[Kutipan Teks]
----
Keempat, adapun sejumput pujian yang diberikan jangan sampai menjadi anggur yang memabukkan. Jangan sampai karena pujian yang disebut sebagai pencapaian dan keistimewaan atas penilaian karya lantas kita berhenti di ujung lena. Merasa cukup dengan apa yang telah dihasilkan. 

Mengapa demikian? Karena bagaimanapun anak pertama ini masih anak tangga awal dari sekian banyak yang harus kita pijak. Jika kita sudah merasa puas di awal maka belum juga sampai menuju pucak sudah dipastikan akan lunglai. Lalai dengan target-target yang harusnya kita capai.
----
[Catatan pertanyaan berbasis adegan]
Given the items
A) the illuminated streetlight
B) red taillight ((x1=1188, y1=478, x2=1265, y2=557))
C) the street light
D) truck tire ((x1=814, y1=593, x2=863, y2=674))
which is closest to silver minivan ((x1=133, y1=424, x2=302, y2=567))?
----
Ambil tanpa perubahan sepotong dari kutipan tentang pujian itu, dimulai dengan "Keempat, adapun sejumput" dan berlanjut hingga "harusnya kita capai.".

Keempat, adapun sejumput pujian yang diberikan jangan sampai menjadi anggur yang memabukkan. Jangan sampai karena pujian yang disebut sebagai pencapaian dan keistimewaan atas penilaian karya lantas kita berhenti di ujung lena. Merasa cukup dengan apa yang telah dihasilkan. 

Mengapa demikian? Karena bagaimanapun anak pertama ini masih anak tangga awal dari sekian banyak yang harus kita pijak. Jika kita sudah merasa puas di awal maka belum juga sampai menuju pucak sudah dipastikan akan lunglai. Lalai dengan target-target yang harusnya kita capai.